■ What you will do:
Once you have found the line with "6-in-1 Wetterstationssensor für" in the records below, retype it and every line after it to the end exactly, with no pictures and nothing more.

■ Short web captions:
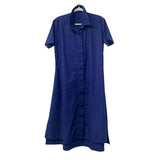 Millie Dress Long -Navy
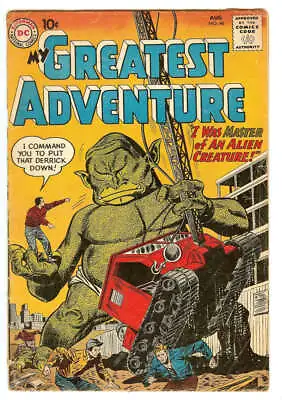Buy My Greatest Adventure #46 3.5 // Dick Dillin Cover Dc Comics 1960 • 22.52£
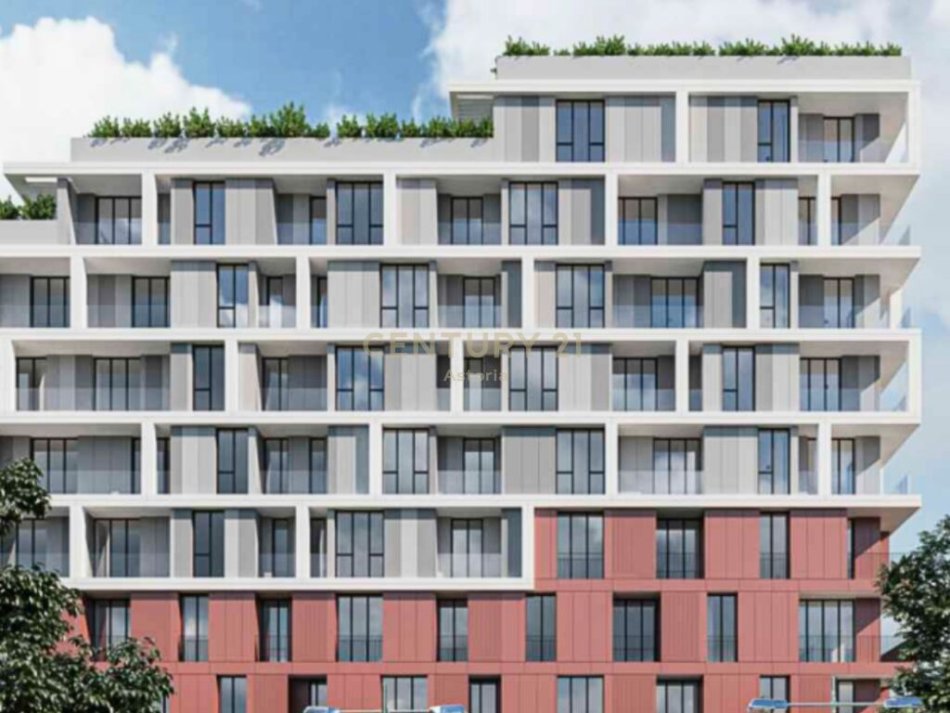 Tirane, shes apartament 1+1+Aneks+Ballkon Kati 8, 73 m² (FUSHA E AVIACIONIT)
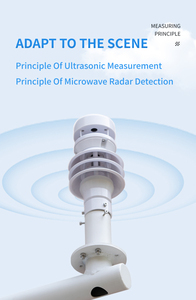 6-in-1 Wetterstationssensor für Luftfeuchtigkeit, Luftdruck, Windrichtung, Windgeschwindigkeit, Niederschlag und Temperatur - Product Image 4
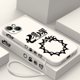 thumbnail image 3 of Funda de teléfono con logotipo de The Seven Deadly Sins para Apple, iPhone 15, 14, 13, 12, 11 Pro Max Plus, 8, 7, SE, funda líquida con Capa de cuerda izquierda, 3 of 5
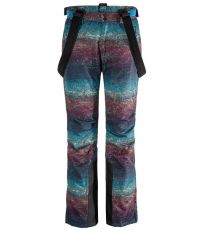 Dámské lyžařské kalhoty HOZ17-SPDN602 Outhorn multicolour allover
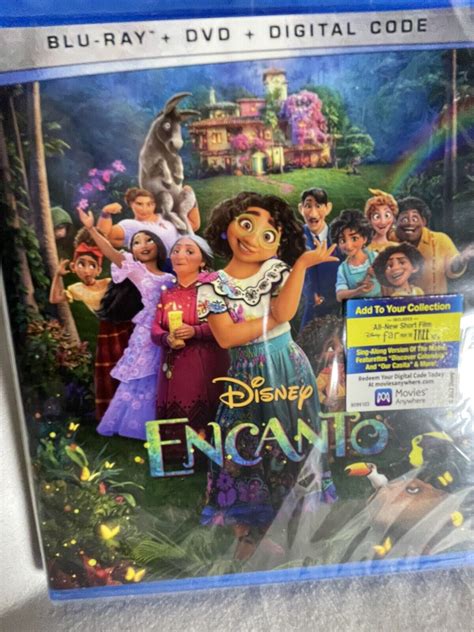 Encanto Blu Raydvd 2021 Digital Download Free Included Low Price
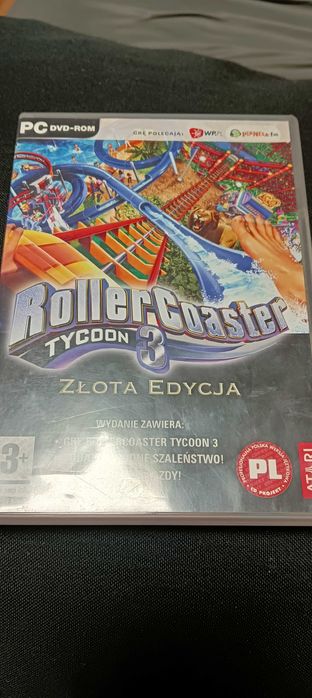 Gra na pc rollercoaster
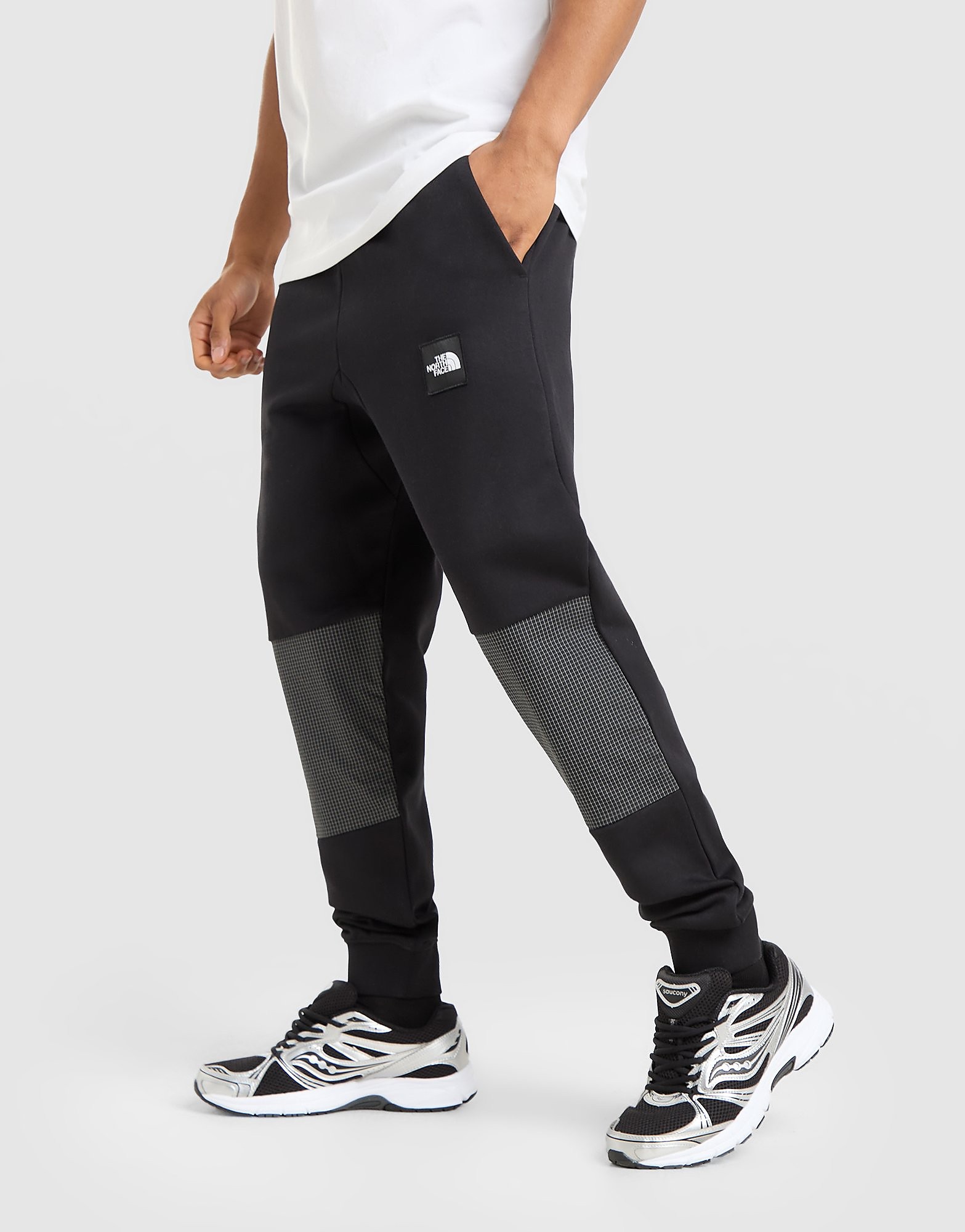 The North Face Grid Joggers Zwart- Heren Zwart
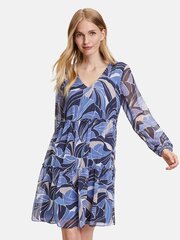 Платье BETTY BARCLAY Print Dark Blue 563742100 цена и информация | Платья | kaup24.ee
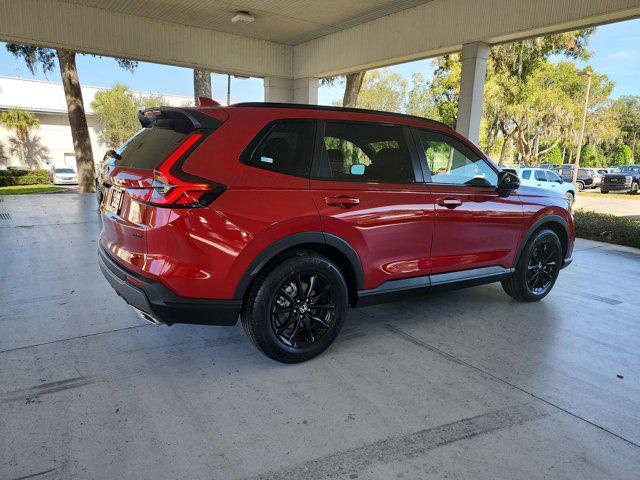 new 2026 Honda CR-V Hybrid car, priced at $36,058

■ Output of the exercise:
 6-in-1 Wetterstationssensor für Luftfeuchtigkeit, Luftdruck, Windrichtung, Windgeschwindigkeit, Niederschlag und Temperatur - Product Image 4
 thumbnail image 3 of Funda de teléfono con logotipo de The Seven Deadly Sins para Apple, iPhone 15, 14, 13, 12, 11 Pro Max Plus, 8, 7, SE, funda líquida con Capa de cuerda izquierda, 3 of 5
 Dámské lyžařské kalhoty HOZ17-SPDN602 Outhorn multicolour allover
 Encanto Blu Raydvd 2021 Digital Download Free Included Low Price
 Gra na pc rollercoaster
 The North Face Grid Joggers Zwart- Heren Zwart
 Платье BETTY BARCLAY Print Dark Blue 563742100 цена и информация | Платья | kaup24.ee
 new 2026 Honda CR-V Hybrid car, priced at $36,058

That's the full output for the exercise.